مَا مِنْ نَفَسٍ تُبْدِيْهِ إِلاَّ وَلَهُ قَدَرٌ فِيْكَ يُمْضِيْهِ
Tidak ada setiap nafas yang keluar, kecuali ada takdir Allah bersamanya.
Setiap nafas yang keluar dari dalam perut adalah takdir Allah yang menuntut hak atas kita. Selalulah menjadi hamba Allah dalam kondisi apapun -baik ketika sedang diberi, ditolak, dimuliakan, dihina, direndahkan, disenangkan, disedihkan, dihilangkan, ditemukan, dan keadaan lainnya-.
Sesungguhnya para ahlullah (kekasih Allah) berusaha untuk mengingat Allah pada setiap nafas yang dihembuskannya, sehingga hatinya akan senantiasa bergantung kepada Allah. Barangsiapa yang melupakan Allah di setiap nafasnya maka ia akan merugi.
Dan barangsiapa yang selalu menjaga Allah, maka ia akan mendapat keberuntungan yang belum pernah ia bayangkan sebelumnya.
Segera Memanfaatkan Umur Untuk Beribadah, Dalam Kondisi Apapun
(Hikmah ke-duapuluh tiga)
لاَ تَتَرَقَّبْ فَرَاغَ الْأَغْيَارِ، فَإِنَّ ذَلِكَ يَقْطَعُكَ عَنْ وُجُوْدِ الْمُرَاقَبَةِ لَهُ فِيْمَا هُوَ مُقِيْمُكَ فِيْهِ
Janganlah engkau menginginkan adanya waktu luang dari kesibukan dunia, karena alasan engkau ingin mendekat kepada Allah. Sesungguhnya keinginanmu itu akan mencegahmu dari upaya mendekatkan diri kepada Allah di dalam kondisi sekarang -yang sedang Allah tetapkan kepadamu-.

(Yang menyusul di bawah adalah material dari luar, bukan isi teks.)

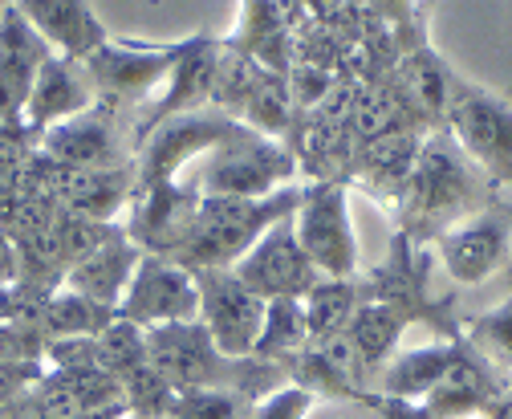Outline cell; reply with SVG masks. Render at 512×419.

Janganlah engkau menunggu berakhirnya kesibukan dan urusan-urusan dunia untuk memulai mendekatkan diri kepada Allah. Mendekatlah kepada Allah dalam kondisi sekarang yang sedang Allah tetapkan padamu.
Karena keinginanmu untuk berpindah pada kondisi yang lain malah akan menyibukkan pikiranmu, sehingga engkau kehilangan waktu untuk mendekat kepada Allah pada kondisi saat ini.
Seorang hamba yang sejati adalah yang selalu berusaha mendekatkan diri kepada Allah, dengan mengingat-Nya kapan dan dimana saja.
Allah berfirman,
وَنَبْلُوكُمْ بِالشَّرِّ وَالْخَيْرِ فِتْنَةً وَإِلَيْنَا تُرْجَعُونَ
Kami akan menguji kamu dengan keburukan dan kebaikan sebagai cobaan (yang sebenar-benarnya). dan hanya kepada kamilah kamu dikembalikan. (QS. Al-Anbiya: 35)
Sesungguhnya Allah akan menguji manusia dengan kesempitan, kelapangan, kesehatan, sakit, kaya, atau fakir, supaya Allah bisa menyaksikan syukurmu ketika berada dalam kondisi yang engkau senangi dan bisa melihat sabarmu dalam kondisi yang engkau benci.